According to the latest price index from mortgage lender Halifax, property prices dropped by 2.6% in the year leading up to June. This decline is the largest since June 2011 and a significant increase from the 1.1% drop recorded in May.
This marks the third consecutive month of price drops, with a 0.1% decrease since May. The average cost of a U.K. property is now £285,932 (£364,490), down from its peak of £293,992 in August 2022.
While the annual decline may suggest a downward trend, Kim Kinnaird, director at Halifax Mortgages, highlights that there has actually been a slight recovery in prices this year following the U.K.’s “mini budget” in October. She notes that average house prices have increased by +1.5% (£4,000) so far in 2023, with most of the growth occurring in the first quarter after a sharp fall in prices at the end of last year. However, Kinnaird points out that the housing market remains sensitive to volatility in borrowing costs.
House prices have ‘further to fall’
Borrowers in the U.K. have faced rising borrowing costs over the past year as the Bank of England has been combatting persistently high inflation.
In June, the Bank of England surprised the market by raising interest rates for the 13th consecutive time, hiking by 50 basis points and bringing the base rate to 5%. This decision came as U.K. core inflation rose month-on-month in May.
The increase in inflation and benchmark bank rates has led to higher U.K. sovereign gilt yields, which are used to price mortgages. Consequently, some lenders have raised rates or discontinued certain mortgage products.
“The summer is likely to see price cuts become even more widespread, and we may well see house prices fall more significantly.”
– Sarah Coles
Head of Personal Finance at Hargreaves Lansdowne
Sarah Coles, Head of Personal Finance at Hargreaves Lansdowne, suggests that the latest rate hike has not yet been fully reflected in the housing data, indicating further challenges for borrowers in the future.

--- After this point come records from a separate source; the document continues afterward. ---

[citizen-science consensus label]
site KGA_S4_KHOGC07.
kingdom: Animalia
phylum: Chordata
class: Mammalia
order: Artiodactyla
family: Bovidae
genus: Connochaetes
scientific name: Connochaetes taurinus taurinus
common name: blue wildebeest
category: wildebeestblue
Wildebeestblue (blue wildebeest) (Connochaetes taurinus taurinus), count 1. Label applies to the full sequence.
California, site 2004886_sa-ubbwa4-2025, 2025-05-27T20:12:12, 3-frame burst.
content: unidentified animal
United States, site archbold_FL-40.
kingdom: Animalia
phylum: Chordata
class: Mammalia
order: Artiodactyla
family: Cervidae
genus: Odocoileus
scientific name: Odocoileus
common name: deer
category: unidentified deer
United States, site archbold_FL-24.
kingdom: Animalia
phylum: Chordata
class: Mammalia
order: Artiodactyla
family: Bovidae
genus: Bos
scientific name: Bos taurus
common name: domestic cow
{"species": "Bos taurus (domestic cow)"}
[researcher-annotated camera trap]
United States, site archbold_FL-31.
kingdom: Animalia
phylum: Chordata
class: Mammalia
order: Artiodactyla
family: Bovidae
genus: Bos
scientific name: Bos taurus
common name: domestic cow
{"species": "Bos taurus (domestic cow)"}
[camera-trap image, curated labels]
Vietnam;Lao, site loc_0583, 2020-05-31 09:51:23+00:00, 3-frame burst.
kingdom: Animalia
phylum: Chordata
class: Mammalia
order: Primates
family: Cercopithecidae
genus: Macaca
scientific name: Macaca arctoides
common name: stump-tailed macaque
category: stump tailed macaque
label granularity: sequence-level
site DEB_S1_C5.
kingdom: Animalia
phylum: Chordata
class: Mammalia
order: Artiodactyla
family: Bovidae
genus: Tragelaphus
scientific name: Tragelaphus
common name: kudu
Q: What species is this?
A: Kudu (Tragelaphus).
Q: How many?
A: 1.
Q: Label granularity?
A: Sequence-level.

Higher mortgage rates are expected to add further downward pressure to the housing market, with prices likely to continue falling throughout the summer. Coles highlights that sellers have already started reducing prices to attract buyers, and this trend is expected to become more widespread. Liam Bailey, Head of Global Research at Knight Frank, agrees and believes that the U.K. housing market still has room for price declines.
Although lower prices may benefit first-time buyers, Bailey points out that higher rates will still make affordability a challenge for most new market entrants.
Mortgage rates continue to rise
The Bank of England is expected to continue its efforts to control inflation with further rate hikes throughout the rest of the year.
Market analysts anticipate rates to reach a peak of 5.75% to 6% in November, and there are even scenarios in which they could reach 7%, according to JPMorgan. These expectations have led to an increase in bets favoring higher Bank of England interest rates.
Mortgage rates are set to rise further before eventually decreasing, adding to the financial burden for homeowners and worsening the rental crisis in the U.K. as buy-to-let landlords pass on higher mortgage repayments to tenants or exit the market entirely.
Halifax’s Kinnaird predicts that mortgage rates will remain higher for a longer period, resulting in continued downward pressure on house prices in the coming year.